Public support aside, it’s unclear if the war is even materially sustainable. The Wall Street Journal reports that the U.S. is racing to “destroy Iran’s missile and drone force before it runs out of interceptors to fend off Tehran’s retaliation.” The Washington Post reports, “Gen. Dan Caine, chairman of the Joint Chiefs of Staff, expressed his concerns at a White House meeting last week with Trump and his top aides, these people said, cautioning that any major operation against Iran will face challenges because the U.S. munitions stockpile has been significantly depleted by Washington’s ongoing defense of Israel and support for Ukraine. Caine’s remarks at the White House meeting have not been previously reported.” Another Post report in the wake of the killing of 3 American servicemen by Iranian missiles:
Inside the Pentagon, and among some members of the Trump administration, there was deepening concern Sunday that the Iran conflict could spiral out of control, said people familiar with the situation.
“The mood here is intense and paranoid,” one person said.
There is anxiety among senior leaders that the fighting will extend for weeks, further stressing limited U.S. air defense stockpiles, people familiar with the situation said.
“There is concern about this lasting more than a few days,” said another person. “I don’t think people have fully absorbed yet, like, what that has done with stockpiles,” they added, noting that it often takes two or three air defense interceptors to ensure that an incoming missile is stopped.
Back-of-the-napkin math suggests that the interceptors will be depleted in a matter of days, and the US and Israel would need to sustain a tempo of about 1000 strikes a day to degrade Iran’s ballistic missiles to the point where they would not simply overwhelm defenses.

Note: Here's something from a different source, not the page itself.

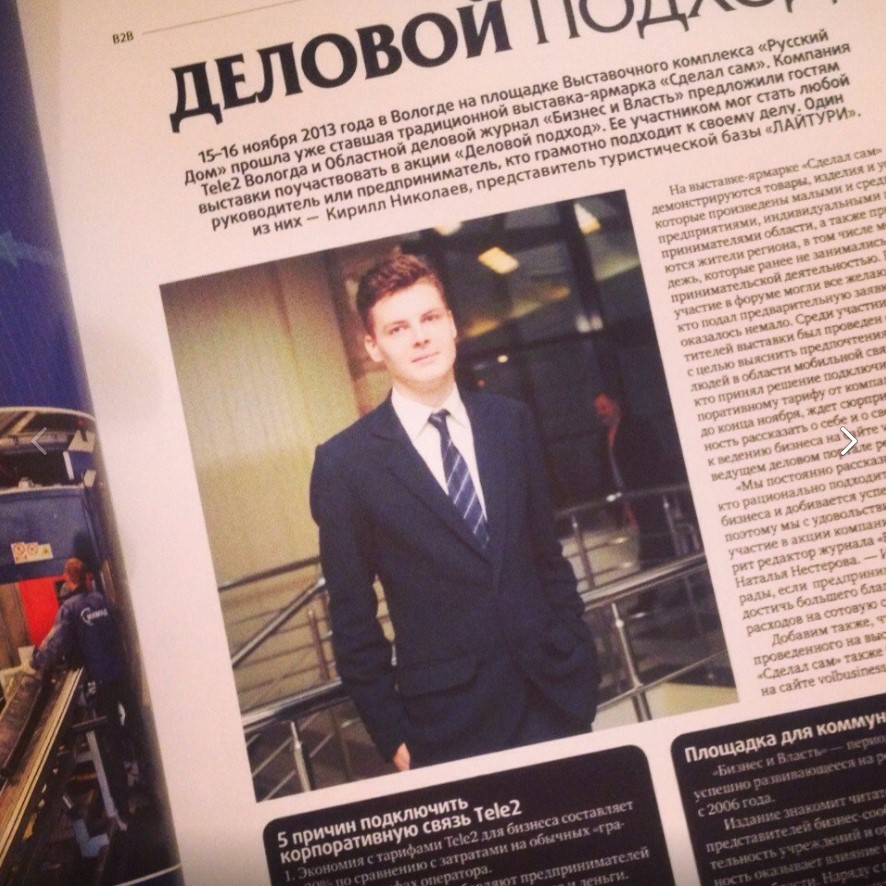 Бизнес форум 2013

On a personal note, I manage to stay angry at much this gang does to wreck our country and the world, but I confess to feeling almost a sense of numb resignation. It’s all so senseless and ill-conceived. We have teetered so long at the edge of an abyss that looking into it is longer so vertiginous. Or maybe it is just hard to tell up from down anymore.

"Iran... Iraq... what the hell is the difference? Relax, guy!"
Numb resignation--exactly. Billions blown up and we don’t have health care. Non- working toilets on the aircraft carrier. Basic material dignity blown off for grandiose fireworks that by the way murder hundreds of innocent girls at school and gym. The lack of opposition and the crazy glue of the political system lead to numbness.